### TASK DETAILS
Show every line of the records below that contains the word "sandal".

Data listing
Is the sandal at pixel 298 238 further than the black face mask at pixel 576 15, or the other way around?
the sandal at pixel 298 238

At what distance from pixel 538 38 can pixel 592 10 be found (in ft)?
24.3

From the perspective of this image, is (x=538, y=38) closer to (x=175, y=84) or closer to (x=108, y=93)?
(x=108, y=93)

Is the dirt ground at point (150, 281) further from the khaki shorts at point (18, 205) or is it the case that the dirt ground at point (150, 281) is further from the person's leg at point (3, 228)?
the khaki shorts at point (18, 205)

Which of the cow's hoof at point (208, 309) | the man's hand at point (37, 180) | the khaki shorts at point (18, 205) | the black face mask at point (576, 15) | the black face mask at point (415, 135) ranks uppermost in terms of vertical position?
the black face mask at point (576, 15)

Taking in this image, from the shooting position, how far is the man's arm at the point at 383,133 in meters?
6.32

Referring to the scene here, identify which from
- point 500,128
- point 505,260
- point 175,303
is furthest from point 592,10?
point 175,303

---

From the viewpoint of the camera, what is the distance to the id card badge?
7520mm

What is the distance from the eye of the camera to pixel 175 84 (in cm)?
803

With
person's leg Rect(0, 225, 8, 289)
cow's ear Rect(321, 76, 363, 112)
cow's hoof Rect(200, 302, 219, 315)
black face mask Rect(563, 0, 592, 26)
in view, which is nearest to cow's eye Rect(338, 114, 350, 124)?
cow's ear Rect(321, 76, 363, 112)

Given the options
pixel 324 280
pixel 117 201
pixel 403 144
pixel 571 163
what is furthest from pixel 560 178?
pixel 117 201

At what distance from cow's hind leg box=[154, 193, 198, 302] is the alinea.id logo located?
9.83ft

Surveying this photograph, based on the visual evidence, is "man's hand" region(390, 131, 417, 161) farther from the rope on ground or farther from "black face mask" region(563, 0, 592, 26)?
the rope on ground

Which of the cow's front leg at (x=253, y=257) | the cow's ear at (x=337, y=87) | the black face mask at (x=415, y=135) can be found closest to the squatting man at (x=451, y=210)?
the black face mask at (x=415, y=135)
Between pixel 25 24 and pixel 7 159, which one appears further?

### REPLY TO THE EXERCISE
Is the sandal at pixel 298 238 further than the black face mask at pixel 576 15, or the other way around?
the sandal at pixel 298 238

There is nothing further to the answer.